→ PROBLEM REQUIREMENTS: Reproduce the listing below word for word, starting at its first line and ending at the line that contains "15.6 meters", with both of those lines included.

→ RECORDS SHOWN:
******************************

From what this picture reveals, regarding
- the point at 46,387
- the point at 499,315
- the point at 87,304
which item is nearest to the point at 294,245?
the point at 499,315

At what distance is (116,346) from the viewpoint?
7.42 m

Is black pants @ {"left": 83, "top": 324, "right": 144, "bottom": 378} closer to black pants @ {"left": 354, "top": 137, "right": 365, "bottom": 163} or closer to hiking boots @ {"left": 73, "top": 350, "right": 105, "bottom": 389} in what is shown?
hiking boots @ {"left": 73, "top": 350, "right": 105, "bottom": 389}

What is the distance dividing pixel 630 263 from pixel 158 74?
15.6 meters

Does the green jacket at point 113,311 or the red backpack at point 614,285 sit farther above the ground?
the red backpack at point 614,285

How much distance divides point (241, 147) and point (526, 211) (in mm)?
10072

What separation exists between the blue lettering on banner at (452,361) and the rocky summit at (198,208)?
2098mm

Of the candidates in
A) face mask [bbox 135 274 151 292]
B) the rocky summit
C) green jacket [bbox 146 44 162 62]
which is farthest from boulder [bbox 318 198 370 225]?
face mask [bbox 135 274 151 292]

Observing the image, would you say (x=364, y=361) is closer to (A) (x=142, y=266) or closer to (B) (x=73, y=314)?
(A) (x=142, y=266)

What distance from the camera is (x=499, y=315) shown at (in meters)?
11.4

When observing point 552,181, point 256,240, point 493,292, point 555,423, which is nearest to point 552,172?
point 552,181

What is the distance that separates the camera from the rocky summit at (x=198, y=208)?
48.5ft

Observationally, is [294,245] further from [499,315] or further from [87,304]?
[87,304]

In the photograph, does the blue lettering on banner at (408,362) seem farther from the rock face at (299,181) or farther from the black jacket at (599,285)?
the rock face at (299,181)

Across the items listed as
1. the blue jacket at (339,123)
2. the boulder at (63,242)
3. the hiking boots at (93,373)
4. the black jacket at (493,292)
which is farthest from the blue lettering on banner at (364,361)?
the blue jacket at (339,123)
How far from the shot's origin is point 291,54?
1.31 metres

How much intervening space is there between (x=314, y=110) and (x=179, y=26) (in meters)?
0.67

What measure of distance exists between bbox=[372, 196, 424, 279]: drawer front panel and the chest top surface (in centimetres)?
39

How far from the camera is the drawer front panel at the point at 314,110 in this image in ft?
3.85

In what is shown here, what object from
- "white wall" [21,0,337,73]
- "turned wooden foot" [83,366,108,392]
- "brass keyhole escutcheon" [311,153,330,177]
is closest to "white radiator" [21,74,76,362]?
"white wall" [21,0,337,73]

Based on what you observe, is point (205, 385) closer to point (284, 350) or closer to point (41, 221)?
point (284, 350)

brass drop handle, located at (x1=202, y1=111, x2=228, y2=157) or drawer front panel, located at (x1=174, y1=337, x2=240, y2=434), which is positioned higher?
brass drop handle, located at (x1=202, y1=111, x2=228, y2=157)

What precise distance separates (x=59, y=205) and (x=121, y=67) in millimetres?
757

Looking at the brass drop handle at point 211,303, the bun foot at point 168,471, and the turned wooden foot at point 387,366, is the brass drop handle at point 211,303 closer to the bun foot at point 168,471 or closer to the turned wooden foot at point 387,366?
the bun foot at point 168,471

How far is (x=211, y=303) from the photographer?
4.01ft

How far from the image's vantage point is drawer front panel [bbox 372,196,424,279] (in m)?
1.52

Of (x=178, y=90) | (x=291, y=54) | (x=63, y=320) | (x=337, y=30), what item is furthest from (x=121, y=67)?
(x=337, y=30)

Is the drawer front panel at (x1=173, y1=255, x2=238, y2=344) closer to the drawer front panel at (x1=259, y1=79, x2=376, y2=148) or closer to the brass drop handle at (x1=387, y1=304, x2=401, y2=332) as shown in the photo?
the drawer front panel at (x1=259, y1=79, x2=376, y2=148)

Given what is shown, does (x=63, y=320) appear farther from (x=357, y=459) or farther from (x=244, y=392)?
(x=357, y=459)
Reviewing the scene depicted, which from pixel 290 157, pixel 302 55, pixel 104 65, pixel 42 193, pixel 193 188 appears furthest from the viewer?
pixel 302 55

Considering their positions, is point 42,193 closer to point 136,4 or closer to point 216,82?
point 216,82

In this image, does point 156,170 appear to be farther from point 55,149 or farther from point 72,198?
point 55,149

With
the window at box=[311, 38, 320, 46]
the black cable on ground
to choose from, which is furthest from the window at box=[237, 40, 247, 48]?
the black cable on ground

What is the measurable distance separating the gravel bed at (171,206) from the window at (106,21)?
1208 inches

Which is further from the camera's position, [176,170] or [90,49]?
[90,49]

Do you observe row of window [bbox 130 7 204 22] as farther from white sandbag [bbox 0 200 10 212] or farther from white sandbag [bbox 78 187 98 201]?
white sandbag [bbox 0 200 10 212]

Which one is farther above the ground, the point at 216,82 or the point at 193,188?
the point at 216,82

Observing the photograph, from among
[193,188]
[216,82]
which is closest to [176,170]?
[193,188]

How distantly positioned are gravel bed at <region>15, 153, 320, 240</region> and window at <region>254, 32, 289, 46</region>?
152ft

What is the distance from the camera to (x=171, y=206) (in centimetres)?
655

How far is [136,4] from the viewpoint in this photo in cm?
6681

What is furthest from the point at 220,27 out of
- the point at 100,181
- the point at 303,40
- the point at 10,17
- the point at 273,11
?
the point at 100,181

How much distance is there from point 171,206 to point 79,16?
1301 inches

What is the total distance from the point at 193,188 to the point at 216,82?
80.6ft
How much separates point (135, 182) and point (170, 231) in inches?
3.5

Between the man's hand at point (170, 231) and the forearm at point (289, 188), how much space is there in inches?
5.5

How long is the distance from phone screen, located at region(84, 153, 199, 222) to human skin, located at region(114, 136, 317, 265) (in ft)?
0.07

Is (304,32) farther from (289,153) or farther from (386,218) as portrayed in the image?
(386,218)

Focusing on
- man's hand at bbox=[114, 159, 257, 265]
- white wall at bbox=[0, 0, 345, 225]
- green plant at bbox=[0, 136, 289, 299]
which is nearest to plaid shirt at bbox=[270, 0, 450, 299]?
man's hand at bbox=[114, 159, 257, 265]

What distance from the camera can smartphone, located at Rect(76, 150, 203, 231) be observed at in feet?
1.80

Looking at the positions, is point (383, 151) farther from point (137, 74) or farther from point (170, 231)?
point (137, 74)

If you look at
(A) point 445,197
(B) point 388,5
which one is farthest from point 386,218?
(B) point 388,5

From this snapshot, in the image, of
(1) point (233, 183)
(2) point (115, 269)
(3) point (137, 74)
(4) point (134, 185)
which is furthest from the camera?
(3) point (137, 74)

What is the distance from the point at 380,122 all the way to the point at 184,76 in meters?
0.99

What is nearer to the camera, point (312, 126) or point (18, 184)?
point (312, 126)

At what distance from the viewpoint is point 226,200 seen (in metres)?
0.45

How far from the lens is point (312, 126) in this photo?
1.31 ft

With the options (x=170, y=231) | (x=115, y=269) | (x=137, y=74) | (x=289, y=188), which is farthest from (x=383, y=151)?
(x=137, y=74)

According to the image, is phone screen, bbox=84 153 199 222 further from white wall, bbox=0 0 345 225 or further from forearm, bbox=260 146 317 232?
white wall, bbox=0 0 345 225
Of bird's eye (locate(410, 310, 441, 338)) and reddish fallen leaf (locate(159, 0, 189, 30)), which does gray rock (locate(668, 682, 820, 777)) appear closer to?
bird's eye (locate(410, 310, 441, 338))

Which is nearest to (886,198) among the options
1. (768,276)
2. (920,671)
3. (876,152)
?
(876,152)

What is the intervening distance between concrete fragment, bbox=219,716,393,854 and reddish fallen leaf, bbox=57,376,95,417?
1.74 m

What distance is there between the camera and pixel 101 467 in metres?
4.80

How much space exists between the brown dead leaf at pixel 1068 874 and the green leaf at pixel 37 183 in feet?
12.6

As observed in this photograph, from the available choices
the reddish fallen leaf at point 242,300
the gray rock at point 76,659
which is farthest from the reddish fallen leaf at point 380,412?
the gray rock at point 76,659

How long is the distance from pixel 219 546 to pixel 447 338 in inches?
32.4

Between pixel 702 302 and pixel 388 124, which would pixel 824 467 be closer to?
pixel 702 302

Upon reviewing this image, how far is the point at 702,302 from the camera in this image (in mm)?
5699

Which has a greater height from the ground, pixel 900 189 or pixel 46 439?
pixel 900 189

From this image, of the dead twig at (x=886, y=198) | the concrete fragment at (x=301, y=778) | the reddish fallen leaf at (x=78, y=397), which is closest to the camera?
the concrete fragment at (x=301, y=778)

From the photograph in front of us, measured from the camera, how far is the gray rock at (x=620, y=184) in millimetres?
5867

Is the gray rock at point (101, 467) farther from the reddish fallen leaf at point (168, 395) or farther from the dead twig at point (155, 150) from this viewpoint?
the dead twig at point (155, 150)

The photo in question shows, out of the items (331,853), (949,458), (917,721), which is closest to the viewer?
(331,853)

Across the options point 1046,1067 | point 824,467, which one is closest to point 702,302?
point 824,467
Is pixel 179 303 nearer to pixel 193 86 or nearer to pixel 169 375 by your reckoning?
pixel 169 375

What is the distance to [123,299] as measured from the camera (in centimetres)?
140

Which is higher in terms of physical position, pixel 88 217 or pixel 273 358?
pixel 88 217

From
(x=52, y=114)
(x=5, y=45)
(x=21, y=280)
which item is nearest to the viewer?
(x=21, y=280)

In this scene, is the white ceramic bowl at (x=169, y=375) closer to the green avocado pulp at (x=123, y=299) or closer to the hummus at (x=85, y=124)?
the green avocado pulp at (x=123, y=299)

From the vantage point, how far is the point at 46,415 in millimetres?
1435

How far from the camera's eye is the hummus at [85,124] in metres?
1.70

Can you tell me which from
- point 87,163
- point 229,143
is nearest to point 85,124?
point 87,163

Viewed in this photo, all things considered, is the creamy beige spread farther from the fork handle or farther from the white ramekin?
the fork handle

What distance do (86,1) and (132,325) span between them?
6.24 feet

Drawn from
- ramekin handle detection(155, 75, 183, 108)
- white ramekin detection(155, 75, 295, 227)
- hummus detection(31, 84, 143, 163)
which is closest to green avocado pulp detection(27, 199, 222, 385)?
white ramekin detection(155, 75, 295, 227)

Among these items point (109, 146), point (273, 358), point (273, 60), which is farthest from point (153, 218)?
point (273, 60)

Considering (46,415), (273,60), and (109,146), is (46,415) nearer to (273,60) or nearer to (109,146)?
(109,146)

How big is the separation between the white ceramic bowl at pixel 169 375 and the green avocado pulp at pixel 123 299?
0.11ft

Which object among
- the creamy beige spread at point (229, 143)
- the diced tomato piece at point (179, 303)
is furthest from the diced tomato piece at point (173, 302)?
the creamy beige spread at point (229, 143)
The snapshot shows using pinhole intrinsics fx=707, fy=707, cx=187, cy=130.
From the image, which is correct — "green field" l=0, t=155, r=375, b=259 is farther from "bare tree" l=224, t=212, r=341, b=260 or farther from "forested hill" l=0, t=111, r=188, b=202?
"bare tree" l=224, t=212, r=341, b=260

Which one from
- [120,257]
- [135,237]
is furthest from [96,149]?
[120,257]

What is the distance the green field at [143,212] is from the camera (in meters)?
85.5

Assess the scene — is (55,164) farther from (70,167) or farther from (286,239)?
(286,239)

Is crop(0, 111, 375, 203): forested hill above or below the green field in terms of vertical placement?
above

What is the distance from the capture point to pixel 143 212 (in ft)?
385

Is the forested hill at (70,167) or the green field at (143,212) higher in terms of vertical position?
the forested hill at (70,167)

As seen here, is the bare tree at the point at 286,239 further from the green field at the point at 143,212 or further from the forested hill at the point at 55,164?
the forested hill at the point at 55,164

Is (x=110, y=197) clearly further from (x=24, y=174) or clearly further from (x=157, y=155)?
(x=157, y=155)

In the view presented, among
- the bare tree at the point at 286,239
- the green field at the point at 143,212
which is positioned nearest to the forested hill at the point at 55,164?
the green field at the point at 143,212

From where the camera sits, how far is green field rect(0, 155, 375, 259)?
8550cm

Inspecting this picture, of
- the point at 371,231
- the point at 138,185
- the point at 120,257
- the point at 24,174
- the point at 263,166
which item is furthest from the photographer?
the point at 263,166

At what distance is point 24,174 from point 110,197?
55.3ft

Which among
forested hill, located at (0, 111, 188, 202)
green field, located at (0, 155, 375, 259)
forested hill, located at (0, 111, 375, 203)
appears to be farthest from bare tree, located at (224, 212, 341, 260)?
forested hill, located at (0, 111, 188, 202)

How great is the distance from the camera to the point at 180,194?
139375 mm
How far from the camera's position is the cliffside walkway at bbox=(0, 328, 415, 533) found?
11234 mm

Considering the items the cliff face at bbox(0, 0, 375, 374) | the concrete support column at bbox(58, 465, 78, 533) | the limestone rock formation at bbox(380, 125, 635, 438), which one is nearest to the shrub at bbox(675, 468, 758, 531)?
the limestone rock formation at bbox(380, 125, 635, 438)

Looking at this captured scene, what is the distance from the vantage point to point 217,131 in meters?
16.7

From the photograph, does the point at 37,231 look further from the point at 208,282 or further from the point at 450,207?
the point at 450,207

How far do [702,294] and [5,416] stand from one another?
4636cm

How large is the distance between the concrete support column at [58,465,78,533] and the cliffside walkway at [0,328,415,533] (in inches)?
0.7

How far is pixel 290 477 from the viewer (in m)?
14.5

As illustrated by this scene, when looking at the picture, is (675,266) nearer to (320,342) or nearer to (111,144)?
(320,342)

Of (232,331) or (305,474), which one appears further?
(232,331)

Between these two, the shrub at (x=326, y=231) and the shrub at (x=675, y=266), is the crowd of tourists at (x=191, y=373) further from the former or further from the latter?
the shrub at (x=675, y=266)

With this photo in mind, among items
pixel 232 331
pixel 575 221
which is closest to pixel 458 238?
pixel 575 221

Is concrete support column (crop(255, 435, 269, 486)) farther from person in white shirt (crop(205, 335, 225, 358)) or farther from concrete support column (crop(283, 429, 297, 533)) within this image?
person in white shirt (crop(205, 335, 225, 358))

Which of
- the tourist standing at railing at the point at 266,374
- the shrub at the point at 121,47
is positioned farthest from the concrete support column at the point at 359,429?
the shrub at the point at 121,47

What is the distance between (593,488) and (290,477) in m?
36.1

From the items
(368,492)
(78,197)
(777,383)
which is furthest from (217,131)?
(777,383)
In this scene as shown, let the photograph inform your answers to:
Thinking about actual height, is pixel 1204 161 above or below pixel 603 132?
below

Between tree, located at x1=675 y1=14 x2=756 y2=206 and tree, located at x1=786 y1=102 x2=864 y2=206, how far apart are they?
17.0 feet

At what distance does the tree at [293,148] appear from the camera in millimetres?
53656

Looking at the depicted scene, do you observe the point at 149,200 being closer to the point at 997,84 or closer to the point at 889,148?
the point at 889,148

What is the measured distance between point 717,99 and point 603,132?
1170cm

******************************

→ RESPONSE:
From what this picture reveals, regarding
- the point at 46,387
- the point at 499,315
- the point at 87,304
which item is nearest to the point at 294,245?
the point at 499,315

At what distance is (116,346) from the viewpoint?
7.42 m

Is black pants @ {"left": 83, "top": 324, "right": 144, "bottom": 378} closer to black pants @ {"left": 354, "top": 137, "right": 365, "bottom": 163} or closer to hiking boots @ {"left": 73, "top": 350, "right": 105, "bottom": 389} in what is shown?
hiking boots @ {"left": 73, "top": 350, "right": 105, "bottom": 389}

What is the distance dividing pixel 630 263 from pixel 158 74?
15.6 meters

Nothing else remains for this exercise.